Furthermore, assessing the importance of Ethiopian wolves as pollinators requires the knowledge of other floral visitors in the system. The community of pollen vectors visiting K. foliosa has not been systematically studied, but, as for similar Kniphofia species (Brown et al., 2009, 2010), it includes several bird species and insects. Among the avian visitors, we have observed sunbirds (Nectarinia famosa, N. tacazze), finches (Serinus negriceps, Crithagra striolata, C. tristriata), and other passerines (Pinarochroa sordida, Onychognathus morio, Euplectes capensis, Ploceus baglafecht, Cisticola lugubris, Estrilda astrild). Interestingly, we have also observed other mammals consuming nectar from K. foliosa, including humans (mainly children), domestic dogs, mountain nyala (Tragelaphus buxtoni), and olive baboons (Papio anubis). Since a given flower has limited amount of pollen and nectar but can attract a variety of visitors, the value of a given pollen vector is relative to which other pollinators are available and how they operate (Mitchell et al., 2009; Thomson, 2003). Flying vectors might present higher rates of flower visitation or be more efficient at transferring pollen than terrestrial vectors. In addition, mammals that are only supplementing their diet with nectar may demonstrate a more localized foraging pattern, resulting in a limited range of pollen transfer compared to other vectors (Carthew & Goldingay, 1997). However, there might be a benefit of having both flying and terrestrial vectors as pollinators, since they contribute differentially to plant population structure patterns across the landscape (Wessinger, 2021). The local dispersal of pollen by wolves among plants of a local population may help conserve the genes within that population, whereas more widespread dispersal by flying insects and birds may more effectively disperse pollen among different populations, thus serving as a mechanism for gene flow. The balance between these two vectors may partly determine changes in gene frequency within a local population. Further research will be needed to establish the net benefit to the plant of having wolves as potential pollinators relative to other visitors present in the Afroalpine.

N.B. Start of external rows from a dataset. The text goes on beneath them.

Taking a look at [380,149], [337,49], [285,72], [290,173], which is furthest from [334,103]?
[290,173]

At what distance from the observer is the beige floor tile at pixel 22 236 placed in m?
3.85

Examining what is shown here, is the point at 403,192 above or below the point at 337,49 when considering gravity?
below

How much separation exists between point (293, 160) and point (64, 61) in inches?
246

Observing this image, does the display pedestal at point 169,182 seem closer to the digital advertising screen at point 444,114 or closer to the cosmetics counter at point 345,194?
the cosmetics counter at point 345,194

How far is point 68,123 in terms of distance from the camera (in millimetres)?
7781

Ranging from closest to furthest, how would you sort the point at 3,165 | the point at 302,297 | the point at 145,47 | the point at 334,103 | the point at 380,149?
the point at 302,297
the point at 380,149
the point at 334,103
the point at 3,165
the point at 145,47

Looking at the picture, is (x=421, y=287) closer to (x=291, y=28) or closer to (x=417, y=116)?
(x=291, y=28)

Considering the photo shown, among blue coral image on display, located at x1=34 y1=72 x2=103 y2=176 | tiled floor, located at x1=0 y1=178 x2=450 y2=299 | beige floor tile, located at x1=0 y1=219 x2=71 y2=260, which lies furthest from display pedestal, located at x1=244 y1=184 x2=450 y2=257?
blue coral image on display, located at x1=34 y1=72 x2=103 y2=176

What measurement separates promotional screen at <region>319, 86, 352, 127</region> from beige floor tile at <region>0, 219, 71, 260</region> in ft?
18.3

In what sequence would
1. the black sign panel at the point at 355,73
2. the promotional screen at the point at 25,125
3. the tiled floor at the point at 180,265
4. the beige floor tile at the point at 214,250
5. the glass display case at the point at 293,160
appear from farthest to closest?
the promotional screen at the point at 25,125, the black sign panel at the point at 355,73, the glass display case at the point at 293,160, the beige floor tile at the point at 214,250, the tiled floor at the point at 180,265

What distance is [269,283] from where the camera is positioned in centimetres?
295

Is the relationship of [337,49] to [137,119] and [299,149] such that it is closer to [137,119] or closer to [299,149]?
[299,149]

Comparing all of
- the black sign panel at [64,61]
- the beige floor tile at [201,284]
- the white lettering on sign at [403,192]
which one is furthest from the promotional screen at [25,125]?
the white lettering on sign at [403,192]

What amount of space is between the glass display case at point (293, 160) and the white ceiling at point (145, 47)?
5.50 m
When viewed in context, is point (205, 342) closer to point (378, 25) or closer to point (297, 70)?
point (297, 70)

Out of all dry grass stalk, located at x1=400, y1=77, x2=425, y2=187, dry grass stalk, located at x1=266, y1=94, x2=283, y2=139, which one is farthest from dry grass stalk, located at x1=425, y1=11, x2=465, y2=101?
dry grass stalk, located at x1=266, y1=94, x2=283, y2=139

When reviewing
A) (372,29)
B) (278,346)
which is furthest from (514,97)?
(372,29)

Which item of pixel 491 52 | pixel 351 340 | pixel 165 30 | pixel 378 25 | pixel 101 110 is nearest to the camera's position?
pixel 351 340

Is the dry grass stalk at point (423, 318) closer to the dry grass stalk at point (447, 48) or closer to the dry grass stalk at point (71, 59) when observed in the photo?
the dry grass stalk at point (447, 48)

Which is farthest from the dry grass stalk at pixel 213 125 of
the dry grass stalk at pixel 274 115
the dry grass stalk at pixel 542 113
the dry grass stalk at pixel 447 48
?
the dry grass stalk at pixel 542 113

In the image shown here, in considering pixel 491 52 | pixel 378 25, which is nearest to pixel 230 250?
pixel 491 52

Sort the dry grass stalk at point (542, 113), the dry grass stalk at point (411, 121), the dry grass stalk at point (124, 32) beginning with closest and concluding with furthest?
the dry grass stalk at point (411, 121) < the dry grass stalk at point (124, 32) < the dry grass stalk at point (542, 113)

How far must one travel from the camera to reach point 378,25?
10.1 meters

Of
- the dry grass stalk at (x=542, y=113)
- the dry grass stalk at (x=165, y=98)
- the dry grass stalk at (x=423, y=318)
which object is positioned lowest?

Despite therophily having been reported since the 1930s, there remains a relative lack of studies regarding the reliance of plants on non-flying mammals for pollination and the selection of specific floral traits facilitating pollination by such mammals (Carthew & Goldingay, 1997; Steenhuisen et al., 2015). With new examples discovered recently, including this present report of a wolf—a large, terrestrial-bound mammal and otherwise strict carnivore—as a nectar feeder and potential pollinator, an increased awareness of the existence of these lesser-known pollen vectors could promote research on atypical plant–animal mutualistic interactions. Opportunities for future research in this system include investigating what role K. foliosa nectar and pollen play in the wolves' diet, whether wolves are functional pollinators of K. foliosa and, if so, their relative importance among the community of floral visitors, and whether there is any evidence of co-evolution between the wolves and the plants.

The authors declare no conflicts of interest.